··· SUPPLIED PASSAGE ···
And then the biggest reason is this. Going back to my, there are 8 billion people in the world. I've always basically believed that AI itself is not going to be a differentiator. So when I wrote that six, eight months ago, people said, "You clearly don't know what you're talking about. AI is expensive. It's going to be the differentiator." And I said, "No, AI is going to be a commodity. It's going to be like electricity."
And people are going to go running around saying, "We are better than you because of the way we use electricity." It's not done that way. Now, with DeepSeek from China, it's become very clear that AI is going to be a commodity. That means the price is going to go lower and lower and lower, which is part of the reason of knowledge being free. But guess what happens? Now, all of a sudden, the world's greatest knowledge is available for almost free to 7.7 billion people.
And a fact is the CEO of GitHub, which is a Microsoft company, he basically spoke at a TED conference recently that I'd been to, and he said there are 300 million people on GitHub. And what we basically look at is, increasingly, the ability to code has gone from needing to code to needing to how to put together Lego pieces. And GitHub allows you to do that. He expects the number of people to use GitHub between now and the end of this decade to go from 300 million to a billion, of which 80% will be in Asia and Africa.
And this is what I tell people, which is especially people who are in boardrooms, "Do you really know what's about to hit you? Your opportunities and your competition and your threat is coming from places that you aren't even looking. The rise of Asia and Africa, your business model collapsing because it's sudden knowledge arbitration the entire underlying technology. And by the way, in addition to that, none of the young people want to be like you." And then they begin to realize that this fixating on getting people back into the office because of COVID is not the thing to solve for.
Lance Glinn:
So, on episode 453 back in January, we had Snowflake CEO Sridhar Ramaswamy joined the podcast, and one thing he shared regarding his perspective on AI and its growing role in business. He said, "Those who integrate AI thoughtfully will drive efficiencies that free up resources for critical tasks."
··· SUPPLIED ENTRIES ···
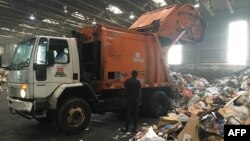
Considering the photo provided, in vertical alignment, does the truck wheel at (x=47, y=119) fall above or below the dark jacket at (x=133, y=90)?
below

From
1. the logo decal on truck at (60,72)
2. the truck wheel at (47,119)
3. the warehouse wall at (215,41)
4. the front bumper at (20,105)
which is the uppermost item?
the warehouse wall at (215,41)

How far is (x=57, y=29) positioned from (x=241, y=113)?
15534mm

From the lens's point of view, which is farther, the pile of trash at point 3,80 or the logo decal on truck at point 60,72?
the pile of trash at point 3,80

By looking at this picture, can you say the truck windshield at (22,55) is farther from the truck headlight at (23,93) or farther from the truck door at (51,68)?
the truck headlight at (23,93)

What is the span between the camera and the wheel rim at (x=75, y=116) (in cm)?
585

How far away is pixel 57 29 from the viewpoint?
1853 cm

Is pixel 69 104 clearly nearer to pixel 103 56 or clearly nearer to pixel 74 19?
pixel 103 56

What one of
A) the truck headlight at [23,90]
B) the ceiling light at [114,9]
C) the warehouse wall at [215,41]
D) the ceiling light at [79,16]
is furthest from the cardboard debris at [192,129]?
the warehouse wall at [215,41]

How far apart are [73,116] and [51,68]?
1200mm

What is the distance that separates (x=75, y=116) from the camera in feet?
19.5

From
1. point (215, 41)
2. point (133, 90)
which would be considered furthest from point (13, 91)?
point (215, 41)

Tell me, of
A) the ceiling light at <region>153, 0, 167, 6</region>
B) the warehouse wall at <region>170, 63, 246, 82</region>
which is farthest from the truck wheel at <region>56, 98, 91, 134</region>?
the warehouse wall at <region>170, 63, 246, 82</region>

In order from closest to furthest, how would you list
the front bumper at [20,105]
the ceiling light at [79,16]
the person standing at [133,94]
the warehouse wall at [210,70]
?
the front bumper at [20,105]
the person standing at [133,94]
the warehouse wall at [210,70]
the ceiling light at [79,16]

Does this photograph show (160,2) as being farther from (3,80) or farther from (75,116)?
(3,80)
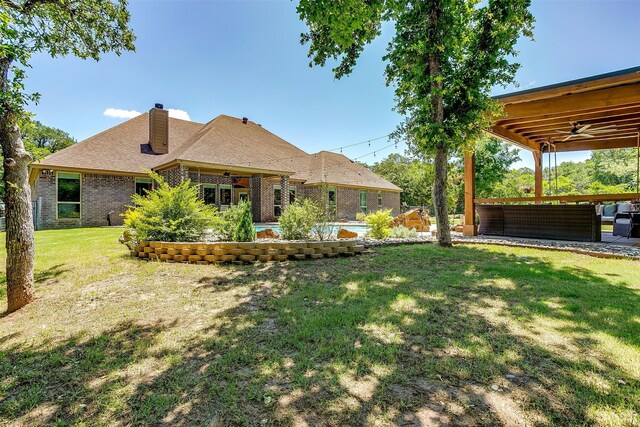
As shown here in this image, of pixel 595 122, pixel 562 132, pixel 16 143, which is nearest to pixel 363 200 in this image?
pixel 562 132

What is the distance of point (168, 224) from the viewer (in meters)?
5.76

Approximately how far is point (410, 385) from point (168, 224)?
5338 millimetres

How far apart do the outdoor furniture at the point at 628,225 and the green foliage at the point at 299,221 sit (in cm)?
831

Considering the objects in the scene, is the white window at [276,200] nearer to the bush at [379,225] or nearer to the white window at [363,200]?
the white window at [363,200]

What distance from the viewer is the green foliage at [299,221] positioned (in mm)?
6406

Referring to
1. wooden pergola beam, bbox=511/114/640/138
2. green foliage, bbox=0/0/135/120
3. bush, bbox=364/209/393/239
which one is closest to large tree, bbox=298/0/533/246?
bush, bbox=364/209/393/239

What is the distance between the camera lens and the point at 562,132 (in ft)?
31.0

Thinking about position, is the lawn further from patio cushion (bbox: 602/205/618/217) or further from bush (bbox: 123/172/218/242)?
patio cushion (bbox: 602/205/618/217)

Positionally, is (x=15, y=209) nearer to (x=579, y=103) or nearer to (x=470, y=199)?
(x=470, y=199)

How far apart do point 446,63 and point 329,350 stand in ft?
20.8

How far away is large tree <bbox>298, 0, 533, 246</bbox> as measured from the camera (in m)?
5.88

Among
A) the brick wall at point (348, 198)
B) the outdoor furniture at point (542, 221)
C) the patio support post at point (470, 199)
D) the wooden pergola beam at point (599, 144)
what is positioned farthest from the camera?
the brick wall at point (348, 198)

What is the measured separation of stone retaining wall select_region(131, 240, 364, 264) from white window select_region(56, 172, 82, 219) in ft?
35.6

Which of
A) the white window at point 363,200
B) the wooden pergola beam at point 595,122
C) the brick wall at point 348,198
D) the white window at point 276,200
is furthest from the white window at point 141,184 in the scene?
the wooden pergola beam at point 595,122
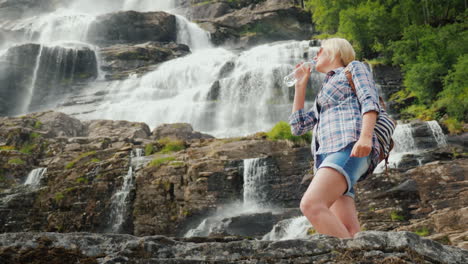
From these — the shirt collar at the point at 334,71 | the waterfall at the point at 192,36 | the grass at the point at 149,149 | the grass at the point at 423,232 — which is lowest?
the grass at the point at 149,149

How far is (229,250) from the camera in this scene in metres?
2.22

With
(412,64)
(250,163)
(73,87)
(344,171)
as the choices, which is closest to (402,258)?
(344,171)

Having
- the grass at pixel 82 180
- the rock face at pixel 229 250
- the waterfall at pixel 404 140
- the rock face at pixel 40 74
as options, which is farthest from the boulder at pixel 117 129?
the rock face at pixel 229 250

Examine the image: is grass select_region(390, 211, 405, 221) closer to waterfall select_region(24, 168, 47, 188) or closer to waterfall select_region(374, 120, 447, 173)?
waterfall select_region(374, 120, 447, 173)

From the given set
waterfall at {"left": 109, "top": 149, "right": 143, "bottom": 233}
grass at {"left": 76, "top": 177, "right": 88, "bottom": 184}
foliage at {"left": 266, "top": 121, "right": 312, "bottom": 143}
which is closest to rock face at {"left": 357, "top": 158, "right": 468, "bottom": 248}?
foliage at {"left": 266, "top": 121, "right": 312, "bottom": 143}

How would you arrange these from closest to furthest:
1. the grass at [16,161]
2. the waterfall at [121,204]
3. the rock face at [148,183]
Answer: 1. the rock face at [148,183]
2. the waterfall at [121,204]
3. the grass at [16,161]

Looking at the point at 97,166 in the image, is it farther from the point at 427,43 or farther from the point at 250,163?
the point at 427,43

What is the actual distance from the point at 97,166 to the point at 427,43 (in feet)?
65.8

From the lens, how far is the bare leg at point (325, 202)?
2414mm

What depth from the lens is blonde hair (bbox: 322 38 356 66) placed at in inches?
119

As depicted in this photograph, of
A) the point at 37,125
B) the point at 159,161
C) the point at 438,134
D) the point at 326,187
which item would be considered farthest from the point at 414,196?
the point at 37,125

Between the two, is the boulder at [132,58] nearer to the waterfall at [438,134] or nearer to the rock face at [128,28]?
the rock face at [128,28]

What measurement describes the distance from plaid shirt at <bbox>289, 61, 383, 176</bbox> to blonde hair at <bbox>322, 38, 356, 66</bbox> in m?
0.14

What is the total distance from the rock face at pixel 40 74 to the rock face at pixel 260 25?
1354cm
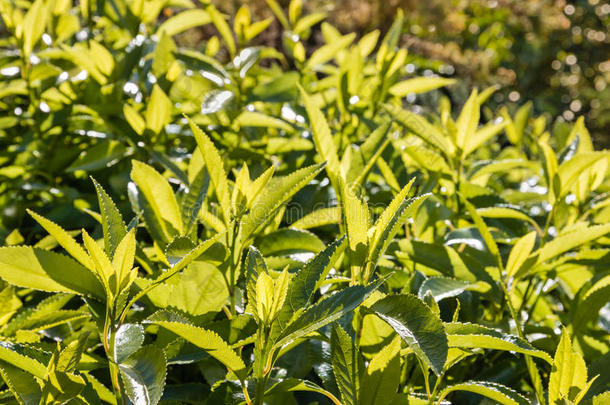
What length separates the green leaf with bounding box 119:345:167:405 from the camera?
86 cm

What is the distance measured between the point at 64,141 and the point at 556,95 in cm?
744

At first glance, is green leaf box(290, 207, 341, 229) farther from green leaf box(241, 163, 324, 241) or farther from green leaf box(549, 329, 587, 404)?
green leaf box(549, 329, 587, 404)

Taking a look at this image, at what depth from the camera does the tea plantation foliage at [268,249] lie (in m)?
0.94

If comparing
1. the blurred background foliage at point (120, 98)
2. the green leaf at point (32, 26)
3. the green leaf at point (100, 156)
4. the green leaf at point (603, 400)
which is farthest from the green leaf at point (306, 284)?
the green leaf at point (32, 26)

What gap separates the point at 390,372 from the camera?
3.22 feet

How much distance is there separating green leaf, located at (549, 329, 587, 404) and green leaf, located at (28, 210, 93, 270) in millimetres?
790

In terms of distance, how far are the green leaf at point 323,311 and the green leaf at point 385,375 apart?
5.6 inches

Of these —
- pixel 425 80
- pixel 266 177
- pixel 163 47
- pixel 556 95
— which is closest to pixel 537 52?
pixel 556 95

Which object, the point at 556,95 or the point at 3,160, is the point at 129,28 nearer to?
the point at 3,160

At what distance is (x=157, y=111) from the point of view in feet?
5.08

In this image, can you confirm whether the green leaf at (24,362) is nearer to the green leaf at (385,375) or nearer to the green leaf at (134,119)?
the green leaf at (385,375)

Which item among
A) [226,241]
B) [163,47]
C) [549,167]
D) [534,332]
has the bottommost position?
[534,332]

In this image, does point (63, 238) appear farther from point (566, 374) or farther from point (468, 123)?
point (468, 123)

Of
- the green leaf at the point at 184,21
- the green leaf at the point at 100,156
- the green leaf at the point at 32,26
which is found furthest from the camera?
the green leaf at the point at 184,21
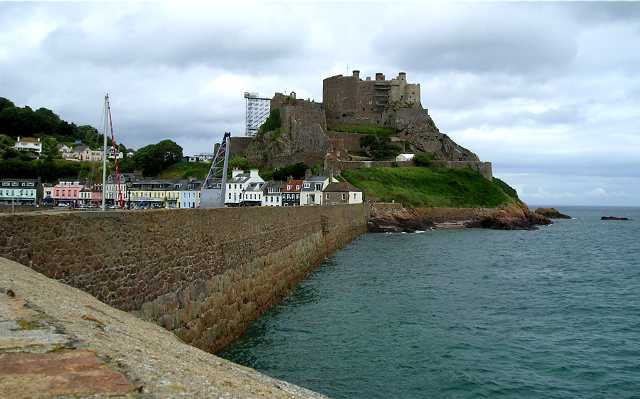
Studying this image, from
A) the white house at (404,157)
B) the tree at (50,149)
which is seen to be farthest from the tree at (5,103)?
the white house at (404,157)

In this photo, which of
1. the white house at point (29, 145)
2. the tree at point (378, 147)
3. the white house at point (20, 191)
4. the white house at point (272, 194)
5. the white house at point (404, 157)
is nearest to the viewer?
the white house at point (20, 191)

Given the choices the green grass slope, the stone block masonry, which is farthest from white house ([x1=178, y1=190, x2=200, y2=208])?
the stone block masonry

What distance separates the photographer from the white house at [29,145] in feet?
367

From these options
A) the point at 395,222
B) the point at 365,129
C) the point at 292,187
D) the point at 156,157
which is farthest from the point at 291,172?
the point at 156,157

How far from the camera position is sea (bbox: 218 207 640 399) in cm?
1561

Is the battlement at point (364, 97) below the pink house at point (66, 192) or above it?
above

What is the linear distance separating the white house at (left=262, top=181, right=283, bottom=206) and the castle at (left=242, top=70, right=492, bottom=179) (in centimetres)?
1923

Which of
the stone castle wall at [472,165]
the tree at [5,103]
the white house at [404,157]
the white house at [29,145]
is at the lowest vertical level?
the stone castle wall at [472,165]

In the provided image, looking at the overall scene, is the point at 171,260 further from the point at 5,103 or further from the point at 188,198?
the point at 5,103

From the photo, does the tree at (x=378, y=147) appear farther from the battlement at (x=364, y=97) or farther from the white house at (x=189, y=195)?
the white house at (x=189, y=195)

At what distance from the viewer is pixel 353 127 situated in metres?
125

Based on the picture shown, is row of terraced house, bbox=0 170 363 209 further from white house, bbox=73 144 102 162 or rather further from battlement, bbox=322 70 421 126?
battlement, bbox=322 70 421 126

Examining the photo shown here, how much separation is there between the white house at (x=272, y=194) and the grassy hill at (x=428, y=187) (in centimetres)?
1713

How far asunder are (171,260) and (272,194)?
67.8 m
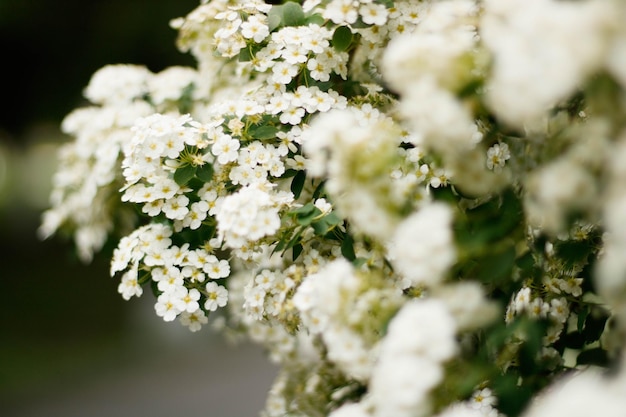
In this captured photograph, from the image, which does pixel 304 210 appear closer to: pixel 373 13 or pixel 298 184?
pixel 298 184

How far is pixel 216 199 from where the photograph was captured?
1.53 metres

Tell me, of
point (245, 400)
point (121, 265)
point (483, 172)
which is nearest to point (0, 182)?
point (245, 400)

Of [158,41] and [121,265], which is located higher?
[158,41]

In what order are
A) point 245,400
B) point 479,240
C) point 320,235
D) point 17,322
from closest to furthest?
point 479,240 < point 320,235 < point 245,400 < point 17,322

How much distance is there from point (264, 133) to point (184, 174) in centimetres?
18

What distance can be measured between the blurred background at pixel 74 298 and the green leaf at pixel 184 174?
110cm

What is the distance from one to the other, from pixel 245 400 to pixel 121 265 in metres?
2.97

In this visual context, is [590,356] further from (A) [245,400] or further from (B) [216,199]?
(A) [245,400]

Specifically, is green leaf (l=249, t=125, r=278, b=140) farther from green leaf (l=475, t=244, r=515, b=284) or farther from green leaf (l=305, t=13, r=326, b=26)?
green leaf (l=475, t=244, r=515, b=284)

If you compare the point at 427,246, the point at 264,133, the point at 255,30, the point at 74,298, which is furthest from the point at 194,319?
the point at 74,298

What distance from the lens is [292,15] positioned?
1.64 metres

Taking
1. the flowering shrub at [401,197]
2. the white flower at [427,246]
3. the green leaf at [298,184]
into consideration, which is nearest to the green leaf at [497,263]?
the flowering shrub at [401,197]

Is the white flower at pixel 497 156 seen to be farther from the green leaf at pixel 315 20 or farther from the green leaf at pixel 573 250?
the green leaf at pixel 315 20

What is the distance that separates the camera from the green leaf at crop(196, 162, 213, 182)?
1.52 meters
···
TASK LIST:
a. Answer these questions about the podcast transcript:
(i) What does the speaker say AI is going to be like?
(ii) According to the CEO of GitHub, how many people are on GitHub now?
(iii) On which episode did Snowflake CEO Sridhar Ramaswamy join the podcast?
b. Transcribe the podcast transcript word for word, starting at "And this is" and ending at "to solve for.".
c. Go on with the podcast transcript from the point where it stops.
None of the entries matter for this work.

ANSWERS TO THE EXERCISE:
a.
(i) Electricity.
(ii) 300 million.
(iii) Episode 453.

b.
And this is what I tell people, which is especially people who are in boardrooms, "Do you really know what's about to hit you? Your opportunities and your competition and your threat is coming from places that you aren't even looking. The rise of Asia and Africa, your business model collapsing because it's sudden knowledge arbitration the entire underlying technology. And by the way, in addition to that, none of the young people want to be like you." And then they begin to realize that this fixating on getting people back into the office because of COVID is not the thing to solve for.

c.
And then he goes on to say, "Making 2025 an adapt or die year for organizations obviously when it comes to AI." Do you agree with his sentiment on the urgency and importance of AI integration this year, with new technologies and new advancements coming-
Rishad Tobaccowala:
Yes.
Lance Glinn:
... almost weekly now?
Rishad Tobaccowala:
Yes. So I would say that I agree with him, and I agree with the speed of change, though I expect the speed of change will be slightly slower. And that's not because the technology isn't accelerating fast, but people take time to adjust. In the end, what you have to have is you've got... I've always said, "Digital moves fast, analog moves slow."
And we are human beings. We're sort of analog. So we have to sort of adjust. And when we have to adapt, just like when you try to create a new habit, how difficult it is, now you want to make entire companies to work in completely new ways. That's easy, theoretically, but you've got people to bring along.
Lance Glinn:
Well, do you think there would be issues with something like buy-in? Because ultimately, like you said, this technology is great, but you need buy-in, and buy-in can take time.
Rishad Tobaccowala:
You definitely need buy-in. So I agree with him, and what I would basically say is I agree with him in two ways. One way I agree with him is this whole idea of what I call the third E that people aren't looking at. So I always say to people if they ask me what advice do I have.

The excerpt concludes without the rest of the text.